[EXCERPTED PASSAGE Boundary: Start]

Abstract:Coordinating agents to complete a set of tasks with intercoupled temporal and resource constraints is computationally challenging, yet human domain experts can solve these difficult scheduling problems using paradigms learned through years of apprenticeship. A process for manually codifying this domain knowledge within a computational framework is necessary to scale beyond the ``single-expert, single-trainee" apprenticeship model. However, human domain experts often have difficulty describing their decision-making processes, causing the codification of this knowledge to become laborious. We propose a new approach for capturing domain-expert heuristics through a pairwise ranking formulation. Our approach is model-free and does not require enumerating or iterating through a large state space. We empirically demonstrate that this approach accurately learns multifaceted heuristics on a synthetic data set incorporating job-shop scheduling and vehicle routing problems, as well as on two real-world data sets consisting of demonstrations of experts solving a weapon-to-target assignment problem and a hospital resource allocation problem. We also demonstrate that policies learned from human scheduling demonstration via apprenticeship learning can substantially improve the efficiency of a branch-and-bound search for an optimal schedule. We employ this human-machine collaborative optimization technique on a variant of the weapon-to-target assignment problem. We demonstrate that this technique generates solutions substantially superior to those produced by human domain experts at a rate up to 9.5 times faster than an optimization approach and can be applied to optimally solve problems twice as complex as those solved by a human demonstrator.

[EXCERPTED PASSAGE Boundary: End]

= PROBLEM STATEMENT =
According to the abstract, how much faster than an optimization approach does the human-machine collaborative technique generate its solutions?

[EXTRACTED RECORDS Boundary: Start]

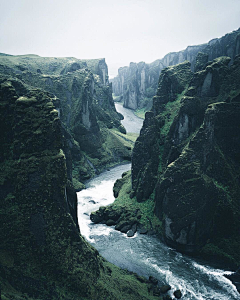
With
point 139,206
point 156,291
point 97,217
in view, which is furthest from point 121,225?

[EXTRACTED RECORDS Boundary: End]

= TASK OUTPUT =
Up to 9.5 times faster.